The last one (lazy loading) in particular is sort of "meh" in my book. It saves some memory when that data is not needed, but at the same time, it adds some instability to the overall usage since the methods could get called significantly after the first call to .ps, so the chances of the process being terminated before the data can be requested is definitely higher, and might cause confusion to the end user. I am open to finding a different way of accomplishing the same savings, or dropping the change all together.

Benchmarks

TODO: Get some actual before and after metrics here...

While I don't have any data put together at the time of opening this pull request, the general way I was testing my changes was by doing the following in a irb session:

irb> require 'sys-proctable'
irb> pid = Process.pid
irb> GC.stat
#=> { :total_allocated_objects => 123, ... }
irb> Sys::ProcTable.ps(pid)
irb> GC.stat
#=> { :total_allocated_objects => 234, ... }
irb> 234 - 123

I was manually subtracting the values from GC.stat[:total_objects_allocated] in a separate line (as shown) after the fact just to get the smallest number of object allocations possible when fetching the data (probably overkill... but ¯\(°_o)/¯ ). There will always be some object overhead by doing GC.stat by itself, so that is something to be aware of.

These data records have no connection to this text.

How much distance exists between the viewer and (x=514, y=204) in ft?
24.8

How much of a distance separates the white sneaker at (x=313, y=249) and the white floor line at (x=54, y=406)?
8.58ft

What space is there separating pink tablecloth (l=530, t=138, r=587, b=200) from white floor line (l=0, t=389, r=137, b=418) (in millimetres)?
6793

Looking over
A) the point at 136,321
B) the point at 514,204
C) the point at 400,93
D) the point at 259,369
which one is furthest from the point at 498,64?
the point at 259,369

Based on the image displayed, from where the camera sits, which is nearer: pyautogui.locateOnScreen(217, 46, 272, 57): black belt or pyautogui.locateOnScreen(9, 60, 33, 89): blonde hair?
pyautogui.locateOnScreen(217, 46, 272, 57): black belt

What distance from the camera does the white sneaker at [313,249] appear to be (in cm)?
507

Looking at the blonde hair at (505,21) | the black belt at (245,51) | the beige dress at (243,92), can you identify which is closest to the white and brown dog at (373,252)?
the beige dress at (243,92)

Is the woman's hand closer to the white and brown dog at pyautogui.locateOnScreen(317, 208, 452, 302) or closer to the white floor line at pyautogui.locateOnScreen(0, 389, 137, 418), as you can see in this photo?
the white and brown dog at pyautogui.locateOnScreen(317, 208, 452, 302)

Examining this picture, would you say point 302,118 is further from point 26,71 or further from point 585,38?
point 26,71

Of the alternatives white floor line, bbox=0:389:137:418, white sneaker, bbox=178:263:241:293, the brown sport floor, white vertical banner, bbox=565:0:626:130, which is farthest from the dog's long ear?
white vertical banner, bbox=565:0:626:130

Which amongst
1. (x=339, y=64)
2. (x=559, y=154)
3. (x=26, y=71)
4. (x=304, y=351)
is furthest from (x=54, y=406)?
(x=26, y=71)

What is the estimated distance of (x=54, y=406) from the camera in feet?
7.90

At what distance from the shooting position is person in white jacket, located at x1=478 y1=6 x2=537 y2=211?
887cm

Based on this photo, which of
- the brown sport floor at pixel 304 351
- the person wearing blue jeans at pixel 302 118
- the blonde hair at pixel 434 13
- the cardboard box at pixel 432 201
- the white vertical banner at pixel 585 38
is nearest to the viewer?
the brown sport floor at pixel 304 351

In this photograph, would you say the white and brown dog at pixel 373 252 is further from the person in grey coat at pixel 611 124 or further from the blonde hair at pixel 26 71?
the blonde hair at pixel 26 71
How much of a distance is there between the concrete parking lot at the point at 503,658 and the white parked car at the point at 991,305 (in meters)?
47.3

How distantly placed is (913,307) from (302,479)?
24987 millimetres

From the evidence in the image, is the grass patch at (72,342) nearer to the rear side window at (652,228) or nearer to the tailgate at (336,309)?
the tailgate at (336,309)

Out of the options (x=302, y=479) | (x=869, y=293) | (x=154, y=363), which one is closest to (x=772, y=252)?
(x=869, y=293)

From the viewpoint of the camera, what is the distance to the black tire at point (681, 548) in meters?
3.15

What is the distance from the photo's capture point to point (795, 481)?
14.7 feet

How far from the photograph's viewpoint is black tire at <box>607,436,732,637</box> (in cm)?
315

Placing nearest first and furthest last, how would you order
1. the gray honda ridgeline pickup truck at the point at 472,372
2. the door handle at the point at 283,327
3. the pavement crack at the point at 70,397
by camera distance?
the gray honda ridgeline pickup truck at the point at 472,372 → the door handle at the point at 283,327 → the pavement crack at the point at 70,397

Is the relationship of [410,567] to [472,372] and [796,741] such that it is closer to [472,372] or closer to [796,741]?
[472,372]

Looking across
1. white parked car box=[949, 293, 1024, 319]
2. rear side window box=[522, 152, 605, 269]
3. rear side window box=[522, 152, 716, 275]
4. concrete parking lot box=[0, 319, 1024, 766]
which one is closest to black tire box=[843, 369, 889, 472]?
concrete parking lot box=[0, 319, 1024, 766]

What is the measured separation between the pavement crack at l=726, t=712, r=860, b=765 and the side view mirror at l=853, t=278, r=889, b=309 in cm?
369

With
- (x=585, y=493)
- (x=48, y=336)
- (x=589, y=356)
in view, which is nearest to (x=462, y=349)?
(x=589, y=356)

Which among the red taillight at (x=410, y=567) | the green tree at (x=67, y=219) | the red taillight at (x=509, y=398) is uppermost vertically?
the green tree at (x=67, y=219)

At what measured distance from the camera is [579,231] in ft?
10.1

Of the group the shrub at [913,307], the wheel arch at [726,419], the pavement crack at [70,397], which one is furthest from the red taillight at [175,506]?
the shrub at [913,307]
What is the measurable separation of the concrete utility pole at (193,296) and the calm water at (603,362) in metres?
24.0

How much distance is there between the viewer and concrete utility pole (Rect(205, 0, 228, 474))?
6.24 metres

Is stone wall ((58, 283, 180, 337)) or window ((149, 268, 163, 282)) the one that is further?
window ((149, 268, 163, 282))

For some rough numbers though:

Change Type Memory change
Without changes: ~2k objects created per .ps(pid) call
With changes, not lazy: ~1.65k objects created per .ps(pid) call
With changes, lazy: ~1.2k objects created per .ps(pid) call
.rss(pid) call: ~650 objects created per call
NickLaMuro commented 6 years ago

@djberg96 I would call this more [WIP] than ready to merge at the moment, but wanted to get something up to see what you thought about some of the changes.

cc / @kbrock

NickLaMuro commented 6 years ago

Looks like I have some broken tests... oops.

Will mark this as [WIP] just to make sure we don't merge while I get that worked out.

djberg96 commented 6 years ago

Ok, I see where you're going, but let's split this into separate PR's. One for refactoring a single pid. One for the lazy bits. One for the new singleton methods (I want to think about this). And one for reducing symbol creation.

djberg96 commented 6 years ago

@NickLaMuro Any chance up updating this?

NickLaMuro commented 6 years ago

😮

@djberg96 OH! I forgot about this one. I will see if I can take a look at rebasing this one sometime shortly... sorry!

NickLaMuro commented 6 years ago

Looking at this more, I think there is just one part of this that I might need to extract to get the improvements we want. Will look into doing that.

djberg96 commented 6 years ago

@NickLaMuro I pushed up a change that partially incorporates some of the changes you made here. I'm going to close this issue and you (or I) can add the other changes later in a separate PR.